Её боль ядовитыми щупальцами проникала в каждый участок души и тела: руки неконтролируемо дрожали, на грудь словно опустилась бетонная плита, а по всему телу бежали маленькие электрические импульсы, бьющие под кожей бессердечным «твоявинатвоявинатвоявина».

– Нет, Гарри и Рон тоже моя семья, но родители – это другое.

Гермиона подняла на него глаза, полные слез. Она даже сама понимала, как жалко выглядит, и, будь это Малфой времен Хогвартса, он бы не преминул растереть её в порошок и пустить по ветру. Но этот, она знала, так не поступит. Слишком уж много он потерял на войне сам, чтобы добивать её. Солидарность потери.

– Мой отец, он… – Малфой головы не поднимал, просто шел куда-то по парку, не обращая внимания на визжащих детей на аттракционах или выкрикивающих зазывал.

– Он любил власть. Больше нее он любил разве что мать.

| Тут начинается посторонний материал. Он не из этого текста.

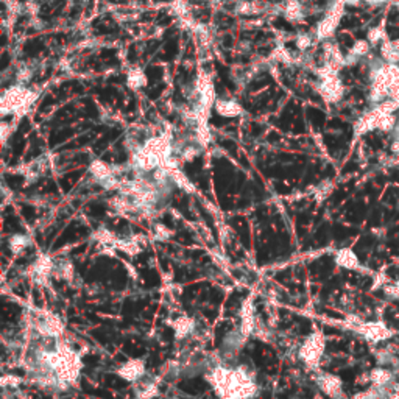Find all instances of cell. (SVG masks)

Даже я был в первую очередь наследником, рожденным укрепить и преумножить величие рода. Кто бы мог подумать, что он сам изваляет в грязи славную фамилию, – Малфой невесело усмехнулся. Казалось, он тоже лечится этим разговором. А возможно, это было для нее. Его акт утешения. По-малфоевски.

– Я жил в хорошей семье, любящей. Это не казалось чем-то неправильным до четвертого курса. Но потом отца сломали: Волан-де-Морт хрустнул и без того хрупким отцовским стержнем. И авторитет отца пал. Но оставалась мать. Она всегда была сильнейшей в нашей семье. Она поддерживала отца, и только это мешало его безумию. Мама защищала нас, пока я не вырос и не взял это на себя. Нельзя было позволять ей нести это на себе. Она не была создана для этого.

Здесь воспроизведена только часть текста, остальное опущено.